BEGIN Supplied information
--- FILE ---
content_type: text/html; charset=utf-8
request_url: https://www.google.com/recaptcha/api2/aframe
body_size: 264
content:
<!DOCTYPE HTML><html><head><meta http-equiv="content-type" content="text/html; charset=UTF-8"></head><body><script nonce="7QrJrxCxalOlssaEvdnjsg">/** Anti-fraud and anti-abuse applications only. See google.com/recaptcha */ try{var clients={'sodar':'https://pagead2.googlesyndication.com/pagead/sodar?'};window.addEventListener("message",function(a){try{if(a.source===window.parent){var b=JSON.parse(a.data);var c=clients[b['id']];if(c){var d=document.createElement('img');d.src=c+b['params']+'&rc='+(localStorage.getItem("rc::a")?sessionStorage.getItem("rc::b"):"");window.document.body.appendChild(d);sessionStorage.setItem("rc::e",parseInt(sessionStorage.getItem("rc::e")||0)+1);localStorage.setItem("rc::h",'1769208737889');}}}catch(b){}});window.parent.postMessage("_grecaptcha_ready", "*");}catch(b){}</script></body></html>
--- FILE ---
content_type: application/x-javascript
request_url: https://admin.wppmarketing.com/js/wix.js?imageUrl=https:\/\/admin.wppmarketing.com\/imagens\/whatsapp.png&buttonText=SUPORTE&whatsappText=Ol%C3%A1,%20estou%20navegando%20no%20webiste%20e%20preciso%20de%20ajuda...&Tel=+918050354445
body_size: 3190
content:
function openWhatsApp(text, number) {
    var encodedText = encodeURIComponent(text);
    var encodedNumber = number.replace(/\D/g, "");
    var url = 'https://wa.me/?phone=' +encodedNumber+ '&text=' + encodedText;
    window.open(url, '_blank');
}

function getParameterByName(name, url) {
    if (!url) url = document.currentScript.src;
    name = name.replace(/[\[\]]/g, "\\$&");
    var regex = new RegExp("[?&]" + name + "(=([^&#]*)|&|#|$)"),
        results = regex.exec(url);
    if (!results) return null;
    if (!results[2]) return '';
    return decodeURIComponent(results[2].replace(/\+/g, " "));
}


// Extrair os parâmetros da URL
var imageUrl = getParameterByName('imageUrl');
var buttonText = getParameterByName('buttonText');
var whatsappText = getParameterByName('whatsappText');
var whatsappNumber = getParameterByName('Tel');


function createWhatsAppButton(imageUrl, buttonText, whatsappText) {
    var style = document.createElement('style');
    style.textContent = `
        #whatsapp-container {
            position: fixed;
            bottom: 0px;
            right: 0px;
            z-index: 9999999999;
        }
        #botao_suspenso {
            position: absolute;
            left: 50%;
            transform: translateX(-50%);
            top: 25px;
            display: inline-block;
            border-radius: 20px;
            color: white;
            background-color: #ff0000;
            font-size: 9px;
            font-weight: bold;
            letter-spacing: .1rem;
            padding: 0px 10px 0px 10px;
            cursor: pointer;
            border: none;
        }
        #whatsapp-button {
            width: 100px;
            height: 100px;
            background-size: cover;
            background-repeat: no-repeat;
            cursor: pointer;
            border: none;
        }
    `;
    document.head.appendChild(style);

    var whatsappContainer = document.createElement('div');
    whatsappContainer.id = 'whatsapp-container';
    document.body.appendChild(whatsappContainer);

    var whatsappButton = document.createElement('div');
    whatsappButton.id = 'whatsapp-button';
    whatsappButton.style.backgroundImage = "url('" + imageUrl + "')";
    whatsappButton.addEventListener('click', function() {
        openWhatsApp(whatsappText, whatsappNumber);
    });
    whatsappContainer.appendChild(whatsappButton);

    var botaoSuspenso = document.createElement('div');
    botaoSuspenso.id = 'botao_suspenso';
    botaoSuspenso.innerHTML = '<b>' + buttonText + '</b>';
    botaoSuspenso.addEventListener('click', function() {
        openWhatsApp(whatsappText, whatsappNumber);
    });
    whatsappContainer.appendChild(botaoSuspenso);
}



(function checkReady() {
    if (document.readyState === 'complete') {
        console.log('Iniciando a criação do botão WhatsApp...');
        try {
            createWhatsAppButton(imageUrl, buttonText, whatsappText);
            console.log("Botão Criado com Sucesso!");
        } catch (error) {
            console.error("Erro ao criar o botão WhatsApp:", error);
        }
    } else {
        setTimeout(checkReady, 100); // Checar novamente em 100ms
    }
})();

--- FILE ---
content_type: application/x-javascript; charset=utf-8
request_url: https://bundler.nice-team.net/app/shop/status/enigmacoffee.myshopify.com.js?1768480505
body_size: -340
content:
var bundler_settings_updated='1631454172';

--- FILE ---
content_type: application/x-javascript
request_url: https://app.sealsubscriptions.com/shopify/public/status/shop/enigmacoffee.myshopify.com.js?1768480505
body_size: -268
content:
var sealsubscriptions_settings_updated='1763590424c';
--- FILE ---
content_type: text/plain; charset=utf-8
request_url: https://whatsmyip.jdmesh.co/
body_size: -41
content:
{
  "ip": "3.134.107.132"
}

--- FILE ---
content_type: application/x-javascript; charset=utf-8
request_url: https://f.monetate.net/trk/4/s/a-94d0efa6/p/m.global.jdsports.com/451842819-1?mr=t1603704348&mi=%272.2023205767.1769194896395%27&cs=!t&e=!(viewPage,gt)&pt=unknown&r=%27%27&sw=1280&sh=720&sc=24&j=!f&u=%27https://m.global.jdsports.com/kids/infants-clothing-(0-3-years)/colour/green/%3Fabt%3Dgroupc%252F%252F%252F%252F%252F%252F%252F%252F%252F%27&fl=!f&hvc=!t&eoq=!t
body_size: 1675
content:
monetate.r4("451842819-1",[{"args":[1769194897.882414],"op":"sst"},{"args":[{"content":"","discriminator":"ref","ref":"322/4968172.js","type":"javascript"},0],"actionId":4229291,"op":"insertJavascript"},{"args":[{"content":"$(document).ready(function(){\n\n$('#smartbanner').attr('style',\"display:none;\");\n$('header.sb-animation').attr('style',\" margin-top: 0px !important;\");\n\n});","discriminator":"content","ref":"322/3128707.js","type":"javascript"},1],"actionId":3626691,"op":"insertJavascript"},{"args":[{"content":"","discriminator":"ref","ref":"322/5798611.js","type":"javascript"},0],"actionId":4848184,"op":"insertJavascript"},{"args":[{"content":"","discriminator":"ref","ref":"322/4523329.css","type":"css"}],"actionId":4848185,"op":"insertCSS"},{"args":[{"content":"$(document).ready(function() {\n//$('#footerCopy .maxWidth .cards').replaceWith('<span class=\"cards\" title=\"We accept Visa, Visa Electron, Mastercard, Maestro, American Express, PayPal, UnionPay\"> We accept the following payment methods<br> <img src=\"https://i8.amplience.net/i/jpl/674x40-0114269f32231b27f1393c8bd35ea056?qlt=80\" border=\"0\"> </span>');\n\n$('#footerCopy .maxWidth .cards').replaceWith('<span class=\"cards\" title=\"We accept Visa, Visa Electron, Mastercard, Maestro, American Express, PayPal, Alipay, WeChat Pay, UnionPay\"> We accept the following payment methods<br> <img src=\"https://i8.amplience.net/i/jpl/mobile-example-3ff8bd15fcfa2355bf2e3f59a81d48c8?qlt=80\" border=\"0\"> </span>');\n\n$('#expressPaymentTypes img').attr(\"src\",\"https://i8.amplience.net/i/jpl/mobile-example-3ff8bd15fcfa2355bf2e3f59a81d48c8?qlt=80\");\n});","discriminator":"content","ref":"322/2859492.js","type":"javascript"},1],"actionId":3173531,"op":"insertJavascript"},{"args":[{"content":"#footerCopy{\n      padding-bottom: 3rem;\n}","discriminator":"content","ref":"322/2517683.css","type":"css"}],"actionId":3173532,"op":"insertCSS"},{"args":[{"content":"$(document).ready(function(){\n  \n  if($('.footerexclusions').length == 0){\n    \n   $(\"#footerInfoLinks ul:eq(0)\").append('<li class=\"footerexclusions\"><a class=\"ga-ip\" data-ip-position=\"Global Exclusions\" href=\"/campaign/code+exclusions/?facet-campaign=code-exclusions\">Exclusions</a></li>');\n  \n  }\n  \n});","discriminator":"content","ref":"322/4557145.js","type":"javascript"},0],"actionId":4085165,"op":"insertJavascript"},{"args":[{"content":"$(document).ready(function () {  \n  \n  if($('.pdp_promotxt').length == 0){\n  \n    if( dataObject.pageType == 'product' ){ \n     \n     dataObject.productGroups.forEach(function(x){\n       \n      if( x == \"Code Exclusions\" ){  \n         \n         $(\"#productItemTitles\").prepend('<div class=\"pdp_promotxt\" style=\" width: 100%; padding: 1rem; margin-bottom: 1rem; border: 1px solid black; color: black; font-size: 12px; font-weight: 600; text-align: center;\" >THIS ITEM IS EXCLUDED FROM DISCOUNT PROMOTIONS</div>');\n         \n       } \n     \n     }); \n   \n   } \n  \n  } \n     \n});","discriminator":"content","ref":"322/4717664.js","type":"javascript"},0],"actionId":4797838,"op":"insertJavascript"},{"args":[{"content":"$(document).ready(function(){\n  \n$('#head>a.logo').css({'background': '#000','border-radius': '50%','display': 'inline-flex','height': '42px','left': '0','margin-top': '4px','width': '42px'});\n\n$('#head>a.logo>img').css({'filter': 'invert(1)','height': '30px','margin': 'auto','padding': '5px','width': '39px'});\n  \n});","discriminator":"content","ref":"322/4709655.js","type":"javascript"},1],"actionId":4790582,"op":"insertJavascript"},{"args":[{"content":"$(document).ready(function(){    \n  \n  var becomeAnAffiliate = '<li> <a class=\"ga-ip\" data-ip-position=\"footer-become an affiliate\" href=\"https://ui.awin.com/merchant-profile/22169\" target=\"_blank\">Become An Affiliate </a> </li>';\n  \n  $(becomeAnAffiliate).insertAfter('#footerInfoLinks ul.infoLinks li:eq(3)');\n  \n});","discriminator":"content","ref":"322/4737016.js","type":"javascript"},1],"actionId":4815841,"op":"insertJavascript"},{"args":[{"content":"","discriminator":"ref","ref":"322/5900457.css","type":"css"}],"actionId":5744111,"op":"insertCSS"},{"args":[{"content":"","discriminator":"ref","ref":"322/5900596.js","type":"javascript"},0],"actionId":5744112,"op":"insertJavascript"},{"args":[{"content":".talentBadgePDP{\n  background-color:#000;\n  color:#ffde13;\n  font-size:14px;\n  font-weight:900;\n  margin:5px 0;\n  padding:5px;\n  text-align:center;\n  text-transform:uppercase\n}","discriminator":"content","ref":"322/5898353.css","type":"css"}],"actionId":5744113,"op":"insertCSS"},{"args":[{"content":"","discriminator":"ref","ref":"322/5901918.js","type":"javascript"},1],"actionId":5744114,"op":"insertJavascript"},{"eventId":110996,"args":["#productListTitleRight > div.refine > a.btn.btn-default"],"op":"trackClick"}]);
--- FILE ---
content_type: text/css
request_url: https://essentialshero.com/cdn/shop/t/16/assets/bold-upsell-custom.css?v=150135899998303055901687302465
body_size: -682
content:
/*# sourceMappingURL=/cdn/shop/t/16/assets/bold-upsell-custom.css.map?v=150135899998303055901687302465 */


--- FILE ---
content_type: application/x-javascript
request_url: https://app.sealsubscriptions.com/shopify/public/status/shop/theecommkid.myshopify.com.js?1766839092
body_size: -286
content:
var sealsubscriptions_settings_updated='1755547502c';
END Supplied information
**Work instructions**. Look above for the line with "window.open(url, '_blank');" and the line with "var whatsappButton = document.createElement('div');"; transcribe both and all lines in between, exactly, and nothing else.

**Solution for this exercise**.
    window.open(url, '_blank');
}

function getParameterByName(name, url) {
    if (!url) url = document.currentScript.src;
    name = name.replace(/[\[\]]/g, "\\$&");
    var regex = new RegExp("[?&]" + name + "(=([^&#]*)|&|#|$)"),
        results = regex.exec(url);
    if (!results) return null;
    if (!results[2]) return '';
    return decodeURIComponent(results[2].replace(/\+/g, " "));
}


// Extrair os parâmetros da URL
var imageUrl = getParameterByName('imageUrl');
var buttonText = getParameterByName('buttonText');
var whatsappText = getParameterByName('whatsappText');
var whatsappNumber = getParameterByName('Tel');


function createWhatsAppButton(imageUrl, buttonText, whatsappText) {
    var style = document.createElement('style');
    style.textContent = `
        #whatsapp-container {
            position: fixed;
            bottom: 0px;
            right: 0px;
            z-index: 9999999999;
        }
        #botao_suspenso {
            position: absolute;
            left: 50%;
            transform: translateX(-50%);
            top: 25px;
            display: inline-block;
            border-radius: 20px;
            color: white;
            background-color: #ff0000;
            font-size: 9px;
            font-weight: bold;
            letter-spacing: .1rem;
            padding: 0px 10px 0px 10px;
            cursor: pointer;
            border: none;
        }
        #whatsapp-button {
            width: 100px;
            height: 100px;
            background-size: cover;
            background-repeat: no-repeat;
            cursor: pointer;
            border: none;
        }
    `;
    document.head.appendChild(style);

    var whatsappContainer = document.createElement('div');
    whatsappContainer.id = 'whatsapp-container';
    document.body.appendChild(whatsappContainer);

    var whatsappButton = document.createElement('div');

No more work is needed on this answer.